Kepemimpinan dalam sistem republik, baik yang menganut presidensil
maupun parlementer, selalu dibatasi dengan masa jabatan tertentu, yang tidak
mungkin bisa melebihi dari masa jabatan tersebut. Sementara di dalam sistem
khilafah, tidak terdapat masa jabatan tertentu. Namun, batasannya hanyalah
apakah masih menerapkan hukum syara' atau tidak. Karena itu, selama khalifah
melaksanakan hukum syara', dengan cara menerapkan hukum-hukum Islam kepada
seluruh manusia di dalam pemerintahannya, yang diambil dari kitabullah serta
sunah Rasul-Nya maka dia tetap menjadi khalifah, sekalipun masa jabatannya amat
panjang. Dan apabila dia telah meninggalkan hukum syara' serta menjauhkan
penerapan hukum-hukum tersebut, maka berakhirlah masa jabatannya, sekalipun
baru sehari semalam. Sehingga tetap wajib diberhentikan.

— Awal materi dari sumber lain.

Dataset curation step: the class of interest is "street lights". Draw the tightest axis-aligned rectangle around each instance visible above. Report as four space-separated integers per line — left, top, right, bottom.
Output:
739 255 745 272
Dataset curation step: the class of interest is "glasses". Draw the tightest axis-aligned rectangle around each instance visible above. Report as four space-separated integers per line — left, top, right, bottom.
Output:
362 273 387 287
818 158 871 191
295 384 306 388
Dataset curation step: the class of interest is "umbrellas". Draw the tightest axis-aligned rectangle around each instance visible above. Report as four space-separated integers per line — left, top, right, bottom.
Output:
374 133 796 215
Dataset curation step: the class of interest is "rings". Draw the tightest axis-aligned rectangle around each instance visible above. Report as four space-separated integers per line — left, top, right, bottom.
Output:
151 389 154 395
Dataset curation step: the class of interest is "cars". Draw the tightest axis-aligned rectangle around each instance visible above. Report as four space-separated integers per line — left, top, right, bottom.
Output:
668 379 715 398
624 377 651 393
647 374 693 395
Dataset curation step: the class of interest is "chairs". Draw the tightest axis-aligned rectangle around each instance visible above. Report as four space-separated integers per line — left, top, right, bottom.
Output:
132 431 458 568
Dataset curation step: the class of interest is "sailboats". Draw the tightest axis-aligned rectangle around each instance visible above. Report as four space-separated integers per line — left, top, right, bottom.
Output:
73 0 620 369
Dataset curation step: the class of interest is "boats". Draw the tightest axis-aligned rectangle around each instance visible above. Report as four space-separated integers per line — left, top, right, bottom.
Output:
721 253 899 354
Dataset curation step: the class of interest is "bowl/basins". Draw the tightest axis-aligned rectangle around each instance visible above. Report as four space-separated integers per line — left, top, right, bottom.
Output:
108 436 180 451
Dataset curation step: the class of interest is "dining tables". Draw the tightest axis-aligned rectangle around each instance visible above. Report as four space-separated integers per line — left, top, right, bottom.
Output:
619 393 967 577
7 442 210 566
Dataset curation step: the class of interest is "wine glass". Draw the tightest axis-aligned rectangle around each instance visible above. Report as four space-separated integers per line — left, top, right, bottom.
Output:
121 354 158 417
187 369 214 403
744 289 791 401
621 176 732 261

Dari pemaparan di atas, maka nampak jelas perbedaan yang sedemikian
jauh antara sistem kekhilafahan dengan sistem republik, antara presiden dalam
sistem republik dengan khalifah dalam sistem Islam. Karena itu, sama sekali
tidak diperbolehkan untuk mengatakan bahwa sistem pemerintahan Islam adalah
sistem republik, atau mengeluarkan statemen: "Republik Islam". Sebab, terdapat
perbedaan yang sedemikian besar antara kedua sistem tersebut pada aspek asas
yang menjadi dasar tegaknya kedua sistem tersebut, serta adanya perbedaan di
antara keduanya baik dari segi bentuk maupun substansi-substansi masalah
berikutnya.
C. Pemerintahan Islam Bukan Kekaisaran
Sistem pemerintahan Islam juga bukan sistem kekaisaran, bahkan sistem
kekaisaran jauh sekali dari ajaran Islam. Sebab wilayah yang diperintah dengan
sistem Islam --sekalipun ras dan sukunya berbeda serta sentralisasi pada
pemerintah pusat, dalam masalah pemerintahan-- tidak sama dengan wilayah yang
diperintah dengan sistem kekaisaran. Bahkan, berbeda jauh dengan sistem
kekaisaran, sebab sistem ini tidak menganggap sama antara ras satu dengan yang
lain dalam hal pemberlakuan hukum di dalam wilayah kekaisaran. Dimana sistem
ini telah memberikan keistimewaan dalam bidang pemerintahan, keuangan dan
ekonomi di wilayah pusat.
Sedangkan tuntunan Islam dalam bidang pemerintahan adalah menganggap
sama antara rakyat yang satu dengan rakyat yang lain dalam wilayah-wilayah
negara. Islam juga telah menolak ikatan-ikatan kesukuan (ras). Bahkan, Islam
memberikan semua hak-hak rakyat dan kewajiban mereka kepada orang non Islam
yang memiliki kewarganegaraan. Dimana mereka memperoleh hak dan kewajiban
sebagaimana yang menjadi hak dan kewajiban umat Islam. Lebih dari itu, Islam
senantiasa memberikan hak-hak tersebut kepada masing-masing rakyat --apapun
madzhabnya-- yang tidak diberikan kepada rakyat negara lain, meskipun muslim.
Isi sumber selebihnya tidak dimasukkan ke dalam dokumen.